SHORT EXERCISE: Show each line of the records below that contains the word "point". Case counts.

Records from a spatial question set
▬▬▬▬▬▬
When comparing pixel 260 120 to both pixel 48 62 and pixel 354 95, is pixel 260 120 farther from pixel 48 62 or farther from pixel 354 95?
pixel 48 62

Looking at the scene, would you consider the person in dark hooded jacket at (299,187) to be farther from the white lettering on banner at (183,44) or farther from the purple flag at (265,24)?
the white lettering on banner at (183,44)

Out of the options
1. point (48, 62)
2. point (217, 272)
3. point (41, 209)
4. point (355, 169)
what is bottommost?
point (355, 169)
▬▬▬▬▬▬
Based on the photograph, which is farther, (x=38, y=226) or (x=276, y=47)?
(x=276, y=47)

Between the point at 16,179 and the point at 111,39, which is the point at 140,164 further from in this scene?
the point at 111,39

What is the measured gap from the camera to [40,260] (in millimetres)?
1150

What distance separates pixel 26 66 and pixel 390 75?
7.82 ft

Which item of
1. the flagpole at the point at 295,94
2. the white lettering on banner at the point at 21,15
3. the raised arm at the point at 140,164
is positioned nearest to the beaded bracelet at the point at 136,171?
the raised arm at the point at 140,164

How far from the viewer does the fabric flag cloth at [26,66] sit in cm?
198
▬▬▬▬▬▬
EXERCISE OUTPUT:
1. point (48, 62)
2. point (217, 272)
3. point (41, 209)
4. point (355, 169)
point (355, 169)
Between the point at 16,179 and the point at 111,39, which is the point at 140,164 further from in this scene?
the point at 111,39
1. the flagpole at the point at 295,94
2. the white lettering on banner at the point at 21,15
3. the raised arm at the point at 140,164
is positioned nearest to the beaded bracelet at the point at 136,171?
the raised arm at the point at 140,164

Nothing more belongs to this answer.